Second, I think there’s no shame in being unable to beat a simple regression based on one extremely probative variable:  I’ve worked on a lot of predictive models, from linear regressions to neural networks, and beating a simple regression can be a lot of work for marginal gain (which, combined with the rake, is the main reason that sports-betting markets can be so tough).
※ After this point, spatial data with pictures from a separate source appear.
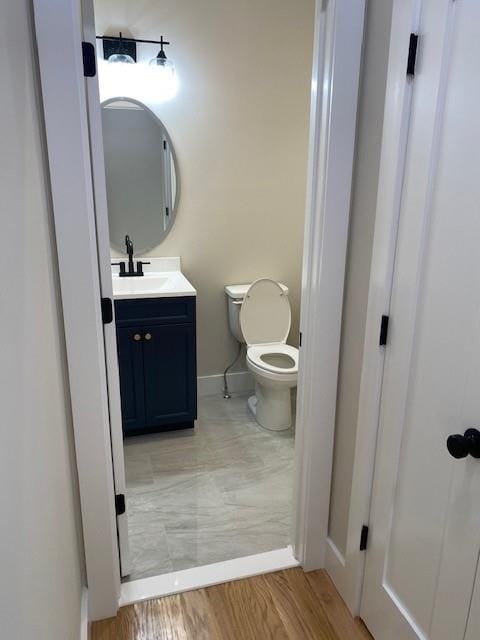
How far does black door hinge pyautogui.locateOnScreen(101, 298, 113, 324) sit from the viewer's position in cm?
146

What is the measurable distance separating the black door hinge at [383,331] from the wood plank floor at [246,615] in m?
1.00

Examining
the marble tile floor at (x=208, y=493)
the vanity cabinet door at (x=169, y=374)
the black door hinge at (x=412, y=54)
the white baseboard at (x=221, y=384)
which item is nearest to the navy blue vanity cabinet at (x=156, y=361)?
the vanity cabinet door at (x=169, y=374)

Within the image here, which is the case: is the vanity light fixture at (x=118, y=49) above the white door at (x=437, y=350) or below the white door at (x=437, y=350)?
above

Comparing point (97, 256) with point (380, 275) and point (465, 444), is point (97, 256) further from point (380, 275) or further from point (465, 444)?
point (465, 444)

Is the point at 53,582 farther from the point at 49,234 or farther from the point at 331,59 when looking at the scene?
the point at 331,59

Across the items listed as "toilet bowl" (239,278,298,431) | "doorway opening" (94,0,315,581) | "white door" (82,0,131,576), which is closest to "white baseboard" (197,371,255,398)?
"doorway opening" (94,0,315,581)

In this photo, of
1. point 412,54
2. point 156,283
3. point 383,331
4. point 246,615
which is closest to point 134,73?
point 156,283

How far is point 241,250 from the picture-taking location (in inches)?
123

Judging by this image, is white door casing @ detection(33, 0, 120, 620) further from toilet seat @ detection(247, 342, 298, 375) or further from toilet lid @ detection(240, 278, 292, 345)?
toilet lid @ detection(240, 278, 292, 345)

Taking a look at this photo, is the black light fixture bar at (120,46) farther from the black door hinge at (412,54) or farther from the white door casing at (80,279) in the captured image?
the black door hinge at (412,54)

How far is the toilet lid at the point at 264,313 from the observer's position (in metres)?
2.99

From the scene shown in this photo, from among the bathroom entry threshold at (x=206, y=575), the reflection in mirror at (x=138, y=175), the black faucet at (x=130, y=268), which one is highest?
the reflection in mirror at (x=138, y=175)

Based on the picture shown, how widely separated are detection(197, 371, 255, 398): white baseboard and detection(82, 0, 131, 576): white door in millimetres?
1617

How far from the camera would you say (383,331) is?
1378 mm
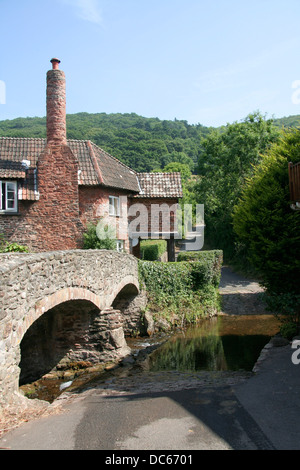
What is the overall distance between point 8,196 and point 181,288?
9.60 m

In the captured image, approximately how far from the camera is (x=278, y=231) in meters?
12.6

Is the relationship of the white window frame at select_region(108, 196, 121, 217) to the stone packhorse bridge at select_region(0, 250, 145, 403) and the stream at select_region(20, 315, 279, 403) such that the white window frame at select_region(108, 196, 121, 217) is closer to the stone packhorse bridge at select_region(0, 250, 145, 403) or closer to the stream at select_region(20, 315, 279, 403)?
the stone packhorse bridge at select_region(0, 250, 145, 403)

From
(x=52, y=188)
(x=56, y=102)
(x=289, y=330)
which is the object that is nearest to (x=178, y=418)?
(x=289, y=330)

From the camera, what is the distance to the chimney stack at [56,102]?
18.0 metres

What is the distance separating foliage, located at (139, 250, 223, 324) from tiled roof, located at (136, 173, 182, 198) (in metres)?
4.75

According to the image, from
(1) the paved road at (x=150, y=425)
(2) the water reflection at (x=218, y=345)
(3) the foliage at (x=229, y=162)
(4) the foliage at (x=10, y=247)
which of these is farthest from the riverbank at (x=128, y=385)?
(3) the foliage at (x=229, y=162)

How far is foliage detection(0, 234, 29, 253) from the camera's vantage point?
55.2 ft

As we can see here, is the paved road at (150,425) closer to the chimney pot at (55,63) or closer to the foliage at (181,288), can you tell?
the foliage at (181,288)

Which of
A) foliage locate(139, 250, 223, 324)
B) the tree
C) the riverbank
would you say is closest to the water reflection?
foliage locate(139, 250, 223, 324)

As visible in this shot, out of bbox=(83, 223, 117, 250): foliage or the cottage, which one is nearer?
bbox=(83, 223, 117, 250): foliage

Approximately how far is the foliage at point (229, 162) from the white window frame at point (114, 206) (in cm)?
884

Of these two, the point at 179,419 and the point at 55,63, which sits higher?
the point at 55,63

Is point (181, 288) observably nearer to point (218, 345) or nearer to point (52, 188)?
point (218, 345)
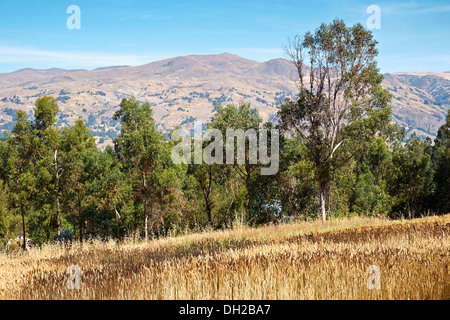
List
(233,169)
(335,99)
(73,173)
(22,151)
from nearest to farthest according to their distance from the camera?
(335,99) → (73,173) → (233,169) → (22,151)

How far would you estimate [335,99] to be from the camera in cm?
3048

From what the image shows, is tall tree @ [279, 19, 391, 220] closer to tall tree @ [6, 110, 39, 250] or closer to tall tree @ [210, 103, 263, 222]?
tall tree @ [210, 103, 263, 222]

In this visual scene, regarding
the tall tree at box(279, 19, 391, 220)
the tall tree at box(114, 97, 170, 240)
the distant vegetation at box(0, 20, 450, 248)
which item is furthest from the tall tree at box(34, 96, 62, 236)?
the tall tree at box(279, 19, 391, 220)

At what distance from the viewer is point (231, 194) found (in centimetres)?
4825

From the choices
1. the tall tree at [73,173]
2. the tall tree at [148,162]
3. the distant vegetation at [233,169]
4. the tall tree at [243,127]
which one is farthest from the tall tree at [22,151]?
the tall tree at [243,127]

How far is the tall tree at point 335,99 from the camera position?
1132 inches

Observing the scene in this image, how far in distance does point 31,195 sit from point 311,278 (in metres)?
41.6

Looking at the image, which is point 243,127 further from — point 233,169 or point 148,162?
point 148,162

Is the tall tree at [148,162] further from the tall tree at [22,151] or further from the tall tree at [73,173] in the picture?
the tall tree at [22,151]

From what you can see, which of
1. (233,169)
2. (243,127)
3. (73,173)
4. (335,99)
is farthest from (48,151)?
(335,99)

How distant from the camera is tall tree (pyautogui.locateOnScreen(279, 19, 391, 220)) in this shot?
1132 inches

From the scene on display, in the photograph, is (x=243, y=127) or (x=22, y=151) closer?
(x=243, y=127)

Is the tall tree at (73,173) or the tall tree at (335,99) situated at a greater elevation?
the tall tree at (335,99)
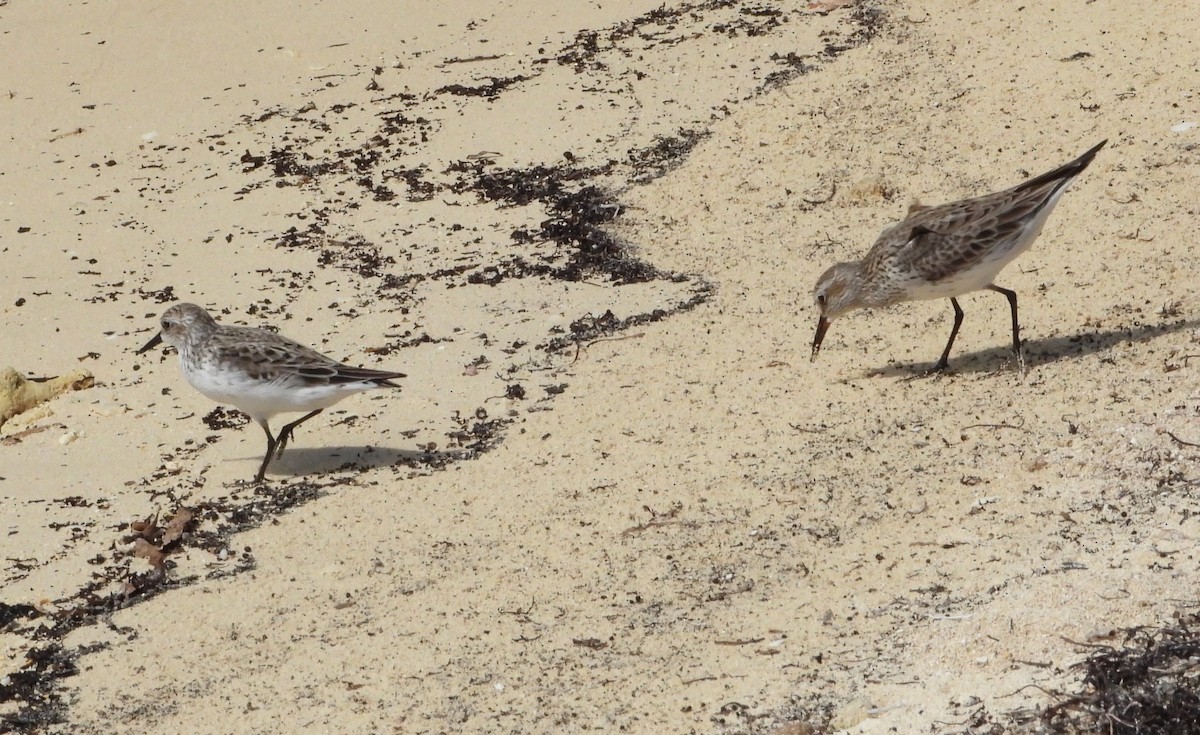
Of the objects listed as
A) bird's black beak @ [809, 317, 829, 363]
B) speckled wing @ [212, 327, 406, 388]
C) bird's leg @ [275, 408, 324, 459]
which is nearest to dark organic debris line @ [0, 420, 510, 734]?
bird's leg @ [275, 408, 324, 459]

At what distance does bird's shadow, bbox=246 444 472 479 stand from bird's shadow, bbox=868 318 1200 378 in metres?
2.60

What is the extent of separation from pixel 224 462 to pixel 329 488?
839 mm

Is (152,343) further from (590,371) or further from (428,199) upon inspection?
(428,199)

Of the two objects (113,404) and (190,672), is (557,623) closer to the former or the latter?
(190,672)

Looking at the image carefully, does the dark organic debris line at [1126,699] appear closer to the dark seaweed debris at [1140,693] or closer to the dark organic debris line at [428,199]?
the dark seaweed debris at [1140,693]

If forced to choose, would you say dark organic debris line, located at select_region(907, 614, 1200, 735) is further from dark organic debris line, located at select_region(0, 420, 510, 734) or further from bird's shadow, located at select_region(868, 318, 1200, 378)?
dark organic debris line, located at select_region(0, 420, 510, 734)

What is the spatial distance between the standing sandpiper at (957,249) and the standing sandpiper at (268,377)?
112 inches

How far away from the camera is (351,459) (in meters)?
8.41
Yet, getting beaten so badly by a simple regression is a definite indicator of systematic error — particularly since there is nothing preventing Football Outsiders from using a simple regression to help them make their predictions. Now, I suspect that FO is underestimating football variance, especially the extent of regression to the mean.  But this is a blanket assumption that I would happily apply to just about any sports analyst — quantitative or not — and is not really of interest.  However, per the distinction I made above, I believe FO is likely underestimating the “counter causes” that may temper the robustness of their inferences without necessarily invalidating them entirely.  A relatively minor bias in this regard could easily lead to a significant drop in overall predictive performance, for the same reason as above:  the best and worst records are by far the least likely to occur.  Thus, *ever* predicting them, and expecting to gain accuracy in the process, requires an enormous amount of confidence.  If Football Outsiders has that degree of confidence, I would wager that it is misplaced.